Atualizado 09/08/2018

Contrato do Inter com Guerrero prioriza "proteção" a possível queda de liminar

Clube se resguarda diante do efeito suspensivo que atleta tem após testar positivo em exame antidoping

    Acertado extraoficialmente com Paolo Guerrero para ser o novo reforço em 2018, o Inter aproveita para agir em outra ponta do negócio com o centroavante de 34 anos. O objetivo é prevenir-se de quaisquer contratempos que possam haver com a suspensão de 14 meses por doping imposta ao peruano pelo Tribunal Arbitral do Esporte (TAS).

 

    Antes da Copa do Mundo, o jogador obteve efeito suspensivo junto à Justiça Federal da Suíça, onde o principal órgão jurídico do futebol é sediado.

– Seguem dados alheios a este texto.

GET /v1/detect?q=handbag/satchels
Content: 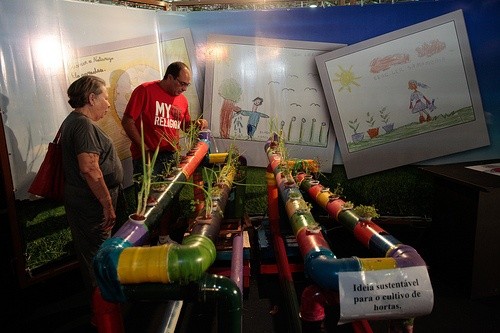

O TAS, que havia ampliado a pena do atleta de seis para 14 meses, inclusive divulgou comunicado no qual informava não se opor ao recurso impetrado pelo estafe de Guerrero.

 

    Conforme apurou o GloboEsporte.com, o clube gaúcho tratou de costurar acordo com o atacante de 34 anos que privilegie uma espécie de quebra de contrato caso a justiça suíça derrube a liminar em vigor. Ou seja, se a punição for reativada, o vínculo de Guerrero com o Colorado pode ser encerrado por justa causa ou suspenso.

 

    O trunfo do Inter também diz respeito a cláusulas de risco e produtividade. O centroavante terá metas de participação em jogos – neste ano, atuou apenas sete vezes pelo Flamengo, já que cumpriu os seis meses da pena por doping. Além disso, receberá luvas pela assinatura com os gaúchos a serem quitadas em parcelas que se somarão ao salário – os valores totais giram na casa dos R$ 800 mil mensais.

 

    As altas cifras envolvidas no negócio só poderão ser cumpridas com o aporte do Grupo DIS, do empresário Delcir Sonda, que já ajudou o Colorado em outras contratações, como as de D’Alessandro e Nico López. A convicção vermelha está no fato de que o centroavante pode gerar ganho desportivo e também em projetos de marketing. É pública a dificuldade financeira pela qual vive o clube, com déficit de mais de R$ 60 milhões na temporada passada.

 

    O clube gaúcho ainda não fez o anúncio oficial e nem confirmou a contratação. Isso deverá acontecer assim que o peruano encerrar o vínculo com o Flamengo, com o término do contrato nesta sexta-feira. Salvo alguma reviravolta, Guerrero deve desembarcar em Porto Alegre no sábado para realizar exames médicos e ser apresentado.

 

    Relembre o caso

    Guerrero foi suspenso provisoriamente por 30 dias em novembro de 2017 após um exame antidoping realizado no confronto entre Argentina e Peru, pelas Eliminatórias da Copa, apontar presença da substância benzoilecgonina, principal metabólito da cocaína. O jogador e a defesa alegam que houve contaminação em um chá tomado no período da concentração.

 

    Punido pela Fifa em um primeiro momento por um ano, o peruano conseguiu reduzir a pena para seis meses. Ele voltou a jogar em maio, apenas três dias após ser julgado em última instância pelo TAS, em Lausanne, na Suíça. Participou de três jogos do Flamengo, contra Inter, Ponte Preta e Chapecoense, antes de viajar com a seleção peruana para a Copa do Mundo.

 

    Porém, em novo julgamento, o TAS ampliou a pena de Guerrero para 14 meses, o que deixaria o atacante fora do Mundial. Em 31 de maio, o Tribunal Federal da Suíça concedeu efeito suspensivo, e o jogador está liberado para atuar desde então.